Skagboys 01
Wie denn?
— Wie ein allein gelassenes Robbenbaby auf dem Eis, dem gleich der Schädel zu Brei gedroschen wird!
Das steife Lächeln auf Rentons Mund kriecht langsam in seine Augen. — Ich hab nich gemerkt, dass ich … ähm, sorry. Es ist nur so, dass du eine echt coole Perle bist …, sagt er und schüttelt zärtlich den Kopf. — Allein die Sache mit der Folie in der Tasche … genial!
Charlene schaut ihn an. Dann setzt sie sich auf die Couch und denkt an Charlie, der im berüchtigten Londoner Männerknast »The Scrubs« einsitzt – an seine zwei ausgeschlagenen Vorderzähne und das dadurch bedingte Trottellächeln, das sie so abartig liebt. Beide stammen sie aus den Medway-Städten. Rochester und Chatham. Schon seit Kindesalter sind sie ein Paar. Ja, sie liebt Charlie. Mark ist zwar besser im Bett, doch bei seinem Heroinkonsum wird das nicht lange anhalten. Aber sie mag ihn. — Du bist der erste Typ, der nicht dauernd wegen meiner Haare rumwundert. Das geht mir nämlich mächtig auf die Nerven, meint sie wenig überzeugend.

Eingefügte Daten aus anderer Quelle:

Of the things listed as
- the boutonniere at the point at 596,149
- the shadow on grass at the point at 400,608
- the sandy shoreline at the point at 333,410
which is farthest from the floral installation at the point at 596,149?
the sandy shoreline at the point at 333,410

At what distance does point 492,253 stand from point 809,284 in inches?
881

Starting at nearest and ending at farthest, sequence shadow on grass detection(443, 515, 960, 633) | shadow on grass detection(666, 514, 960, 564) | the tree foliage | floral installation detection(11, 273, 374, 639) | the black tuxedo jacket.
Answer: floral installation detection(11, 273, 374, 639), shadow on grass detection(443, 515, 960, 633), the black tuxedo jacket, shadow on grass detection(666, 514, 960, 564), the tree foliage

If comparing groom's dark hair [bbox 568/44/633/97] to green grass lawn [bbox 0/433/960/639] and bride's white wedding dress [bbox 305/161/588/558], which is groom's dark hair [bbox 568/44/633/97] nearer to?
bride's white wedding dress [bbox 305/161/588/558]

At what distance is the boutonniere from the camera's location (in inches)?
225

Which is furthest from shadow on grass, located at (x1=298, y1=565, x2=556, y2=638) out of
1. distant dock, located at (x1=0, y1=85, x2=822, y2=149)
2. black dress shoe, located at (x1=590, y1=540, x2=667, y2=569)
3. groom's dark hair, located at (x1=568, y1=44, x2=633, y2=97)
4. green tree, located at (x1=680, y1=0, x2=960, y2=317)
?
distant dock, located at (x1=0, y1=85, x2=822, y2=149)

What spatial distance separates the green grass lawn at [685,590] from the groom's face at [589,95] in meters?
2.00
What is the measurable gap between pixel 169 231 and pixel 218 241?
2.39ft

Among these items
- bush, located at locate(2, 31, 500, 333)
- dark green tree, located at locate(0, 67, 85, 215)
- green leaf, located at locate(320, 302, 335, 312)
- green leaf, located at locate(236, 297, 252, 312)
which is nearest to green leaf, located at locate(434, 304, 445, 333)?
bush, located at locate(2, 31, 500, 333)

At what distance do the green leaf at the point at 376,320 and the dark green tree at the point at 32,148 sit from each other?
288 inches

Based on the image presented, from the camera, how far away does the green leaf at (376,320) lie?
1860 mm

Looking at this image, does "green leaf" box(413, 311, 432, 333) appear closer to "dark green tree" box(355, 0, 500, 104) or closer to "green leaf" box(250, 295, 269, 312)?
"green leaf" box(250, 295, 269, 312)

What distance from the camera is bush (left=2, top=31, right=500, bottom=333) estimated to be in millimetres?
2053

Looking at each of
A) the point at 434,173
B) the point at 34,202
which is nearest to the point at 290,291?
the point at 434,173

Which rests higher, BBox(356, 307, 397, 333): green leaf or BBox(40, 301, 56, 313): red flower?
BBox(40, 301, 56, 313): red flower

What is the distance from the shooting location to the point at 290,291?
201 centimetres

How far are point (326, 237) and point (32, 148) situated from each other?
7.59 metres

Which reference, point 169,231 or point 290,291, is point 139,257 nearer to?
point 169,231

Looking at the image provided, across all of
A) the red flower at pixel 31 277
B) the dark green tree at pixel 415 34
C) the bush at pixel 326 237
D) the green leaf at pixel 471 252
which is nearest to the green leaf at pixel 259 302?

Renton zuckt unschlüssig mit den Schultern. — Dein Haar ist wirklich toll, aber manchmal denke ich, dass es kürzer noch besser aussieht. Dann würde es deine wunderschönen Augen mehr betonen, sagt er mit lang gedehnten Worten. Er spürt ein mulmiges Gefühl in seinem Inneren aufkommen – ein dumpfes Pochen, das ihn an Skag denken lässt.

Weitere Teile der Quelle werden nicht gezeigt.